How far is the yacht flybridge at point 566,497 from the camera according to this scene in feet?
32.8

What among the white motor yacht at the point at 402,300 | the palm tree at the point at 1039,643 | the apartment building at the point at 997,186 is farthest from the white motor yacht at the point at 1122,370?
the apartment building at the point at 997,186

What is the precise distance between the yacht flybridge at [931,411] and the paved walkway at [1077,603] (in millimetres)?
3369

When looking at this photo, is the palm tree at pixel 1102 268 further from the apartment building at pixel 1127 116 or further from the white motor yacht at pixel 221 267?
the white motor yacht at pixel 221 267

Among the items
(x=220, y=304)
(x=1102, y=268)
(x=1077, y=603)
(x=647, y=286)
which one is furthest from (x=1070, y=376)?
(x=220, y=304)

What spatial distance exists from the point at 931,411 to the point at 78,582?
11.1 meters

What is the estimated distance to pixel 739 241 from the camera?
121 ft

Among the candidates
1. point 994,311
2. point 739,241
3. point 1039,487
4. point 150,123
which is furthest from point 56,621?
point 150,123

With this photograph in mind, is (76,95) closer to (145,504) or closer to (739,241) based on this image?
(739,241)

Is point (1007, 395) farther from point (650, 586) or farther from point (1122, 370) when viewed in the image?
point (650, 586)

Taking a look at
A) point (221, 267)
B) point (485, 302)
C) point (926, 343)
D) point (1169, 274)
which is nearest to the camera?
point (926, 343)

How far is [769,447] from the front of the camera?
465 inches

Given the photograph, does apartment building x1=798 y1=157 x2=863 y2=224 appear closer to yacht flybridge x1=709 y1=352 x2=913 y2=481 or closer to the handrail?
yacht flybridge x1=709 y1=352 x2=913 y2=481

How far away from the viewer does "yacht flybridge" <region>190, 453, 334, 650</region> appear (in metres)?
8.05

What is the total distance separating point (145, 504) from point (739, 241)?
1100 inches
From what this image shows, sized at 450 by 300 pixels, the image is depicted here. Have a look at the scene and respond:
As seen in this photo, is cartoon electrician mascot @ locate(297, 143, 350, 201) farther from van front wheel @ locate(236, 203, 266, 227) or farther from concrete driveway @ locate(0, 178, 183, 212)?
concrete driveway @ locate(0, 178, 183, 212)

AIM
Copy the data word for word, beginning at the line that contains "With this photograph" and ending after the line that contains "1100 inches".

ANSWER IN FULL
With this photograph in mind, is (76,95) closer to (145,504) or closer to (739,241) based on this image?
(739,241)

Is point (1007, 395) farther from point (650, 586) or farther from point (1122, 370) when viewed in the image?
point (650, 586)

Taking a look at
A) point (221, 267)
B) point (485, 302)
C) point (926, 343)
D) point (1169, 274)
which is nearest to the camera?
point (926, 343)

How far is [769,447] from the front of the camera?
465 inches

Given the photograph, does apartment building x1=798 y1=157 x2=863 y2=224 appear closer to yacht flybridge x1=709 y1=352 x2=913 y2=481 or closer to the handrail?
yacht flybridge x1=709 y1=352 x2=913 y2=481

How far away from the viewer does "yacht flybridge" <region>190, 453, 334, 650</region> appear (in metres)?
8.05

What is the total distance separating point (145, 504) from point (739, 241)?
1100 inches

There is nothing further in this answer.